In the most recent issue of No Quarter Magazine, studio painter Matt Dipietro wrote an excellent article on Cryx speed-painting techniques that the staff used to paint a huge army of undead nastiness in time for Adepticon 2010.

My major contribution was painting several units of thralls, including my favorite Bane Thralls. The experience was so much fun I immediately picked up six full units of them and set off to make an Epic Goreshade Theme Force full of Bane Thrall goodness.

However you already know how to paint Bane Thralls to a great standard with very little effort thanks to NQ 31. What I want to talk about is how to take that tutorial and apply it to other models and projects. As such, I’m going to do a brief rundown on how I applied many of those techniques to my Epic Goreshade. Typically, I’ll spend 2 to 3 hours on a character model. However, when the opportunity arose to match my Goreshade list against GutsnGears host Sam Sedgi’s Retribution list headed up by Lord Ghyrrshyld at the PG Invitational, I only had a couple of hours to assemble and paint Goreshade before heading off to Privateer for the game. I started at 7:30 A.M., and by 9:00 A.M. I had before my eyes this:

I started off by priming the whole model black and then over-coating it with white P3 primer. Then I pulled out the bottle of brown wash that Matt discusses in the NQ article and washed all the metal areas and stonework. Once that dried, I dry-brushed the armor with P3 Pig Iron and the areas I wanted gold (including the vent plates, sword hilt, and exhaust pipes) with Blighted gold. I also painted Goreshade’s hair with Bastion Grey, which I’ve discovered is a fantastic basecoat when using a wash technique to paint black cloth and hair. Once that was done, I washed the Pig Iron and hair with a very thin wash of Armor Wash and washed the Blighted Gold with a thin wash of the magic brown wash from earlier (you’ll quickly come to find I love this stuff; just like bacon, it makes everything better).

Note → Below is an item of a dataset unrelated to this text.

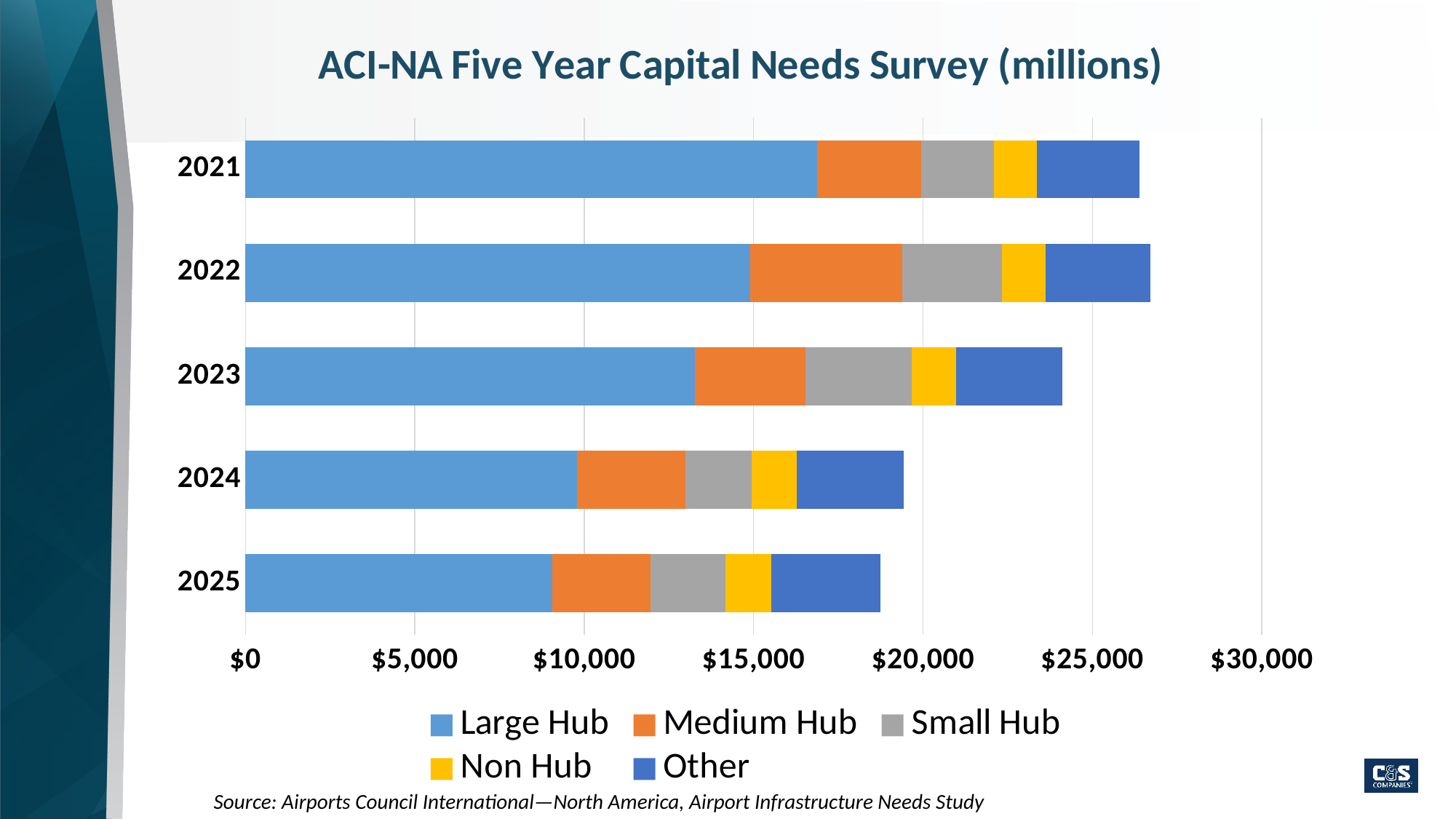
Is the total bar for 2025 greater or less than $20,000? less Which series is shown in orange in the legend? Medium Hub Is the total bar for 2021 greater or less than $25,000? greater What is the title of the chart? ACI-NA Five Year Capital Needs Survey (millions) Is the Large Hub value for 2021 greater or less than $15,000? greater Which year has the largest Large Hub segment? 2021 Which year has the shortest total bar? 2025 Which is larger, the Medium Hub segment for 2022 or for 2025? 2022 How many years are shown on the chart? 5 What kind of chart is shown on the slide? Stacked bar chart How many series does the legend list? 5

At this point I was 30 minutes in and had over half the model done! I then made a wash from Bane Base and washed both the outer cloak and inner cloak. Five minutes later what had seemed an impossible task was now ahead of schedule. I then drybrushed the stonework with Ironhull grey and washed it with Armor Wash. For the sword, I washed it with Arcane Blue and then shaded it with a wash of Cygnar Blue Highlight. Once that was dry, I used thinned down Morrow White to highlight. I also used the same technique on the Morrowan symbol on the shattered stonework.
Last but not least was the host of faces. I painted all the unfortunate Precursor faces with Midlund Flesh and washed with, what else, the brown wash. Menoth White Highlight was used for the teeth. Goreshade’s face was painted using the same technique for thrall flesh found in the NQ article with an added highlight step of Thrall Flesh and Ryn Flesh at about 1:1.

Finally it was time for the necrotite glow that comes standard with all things Cryx. I painted Menoth White base over everything that would glow and then used the necrotite wash detailed in NQ. However, because I was working with such fine detail lines, I didn’t thin down the wash with water. Instead, I painted it on and then used a clean, slightly damp brush to wick away some of the wash, letting the Menoth White Highlight show through.
And there you go. At 8:45 A.M. Goreshade was being sealed with matte varnish and by 9 A.M., I was off for my match with Sam.
I hope this has inspired you to take the techniques you’ve learned and discover new ways to apply them to your own models. I know the basics I learned from Matt on speed-painting have made their way into almost everything I do, including even my non-speed-painting techniques.
Oh, and don’t worry, I haven’t forgotten about my promise to show you the completed Warpwolf Stalker. He’s just around the corner.